零戦の初登場から、真珠湾攻撃ミッドウェイ海戦などを経て終戦までの活躍、零戦21型、32型、52型といった各モデルとライバル機の図解、開発秘話などを網羅。余談ながら、機体イラストを担当してくれた小池輝政氏は、元は本職のカーデザイナーです。
当方は、「はじめに」つまり前書きと、第4章「人物でたどる零戦」、第5章「零戦なんでも雑学」の項目を担当。
第4章では、零戦のエースパイロットだった坂井三郎、岩本徹三、杉田庄一らのほか、戦時中の海軍航空参謀だった源田実、零戦開発の中心人物だった堀越二郎らを紹介。
第5章では、零戦パイロットはどんなメシを喰っていたか、という話から、予科練の日常、飛行中にトイレはどうしたかという話やら航空隊員のお守りにまで言及……こういう本では、とかく戦場での戦闘や、メカとしての兵器の話ばかりになりがちな中、当時の航空隊員の「生活感」を説明することに注意しました。
今回は最後に「はじめに」の部分を自分が任されることになって、けっこう気合いを入れたヤツを書きました。
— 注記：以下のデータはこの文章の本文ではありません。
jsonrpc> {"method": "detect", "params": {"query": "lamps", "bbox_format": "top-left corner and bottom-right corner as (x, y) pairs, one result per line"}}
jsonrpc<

この部分だけでもぜひ読んで欲しいんだけど、要点はこう。

  1. 戦前戦中、日本は今よりとにかく圧倒的にビンボーで何もなかった。
  2. 零戦はそのような中で生まれ、その経験が戦後の技術立国日本の基礎となった。
  3. そんな過去を忘れ、産業空洞化、金融破綻の今こそ当時の日本に目を向けろ。

零戦や新幹線など、戦前から高度経済成長期までの「重厚長大」産業が中心だった時代の産物が輝かしいのは、単にそれらを生み出したテクノロジーが優れていたからではない。
それらを生み出す過程の中に『昭和三十年代主義』(asin:434401491X)で強調されたような「技術」と「必要」で繋がる人間関係があり、それゆえ技術者や労働者や運用する人間の知恵や工夫、勇気や忍耐、信頼や自己犠牲のドラマが秘められているからだ。
ゼロ戦の秘密』と平行して同じく「重厚長大」産業の価値観を描く企画として、学研『機動警察パトレイバーザ・レイバー・インダストリー レイバー開発全史』(asin:4056050880)という本の仕事もした。
本書は「パトレイバー世界で実際に刊行されたレイバー産業史の本」という体裁で、詳細はこちらの畏友・中川大地氏(id:qyl01021)による紹介を参照されたい。
当方は、篠原重工、菱井インダストリー、シャフト・エンタープライズといった劇中の企業の解説(要するにもっともらしいウソ社史)などを担当。
アニメ『機動警察パトレイバー』は、1980年代末のバブル経済絶頂期、ゼネコン土建屋大繁盛の時代を反映した作品だった。しかし、その根底には、重厚長大なメカに携わる人間同士の地味ぃな努力と信頼関係のドラマがある。そのへんがうまく伝わる本になっていれば幸い。
もっとも、こういう「重厚長大」価値観復権論も、語るは易し、実践は大変なのだが……。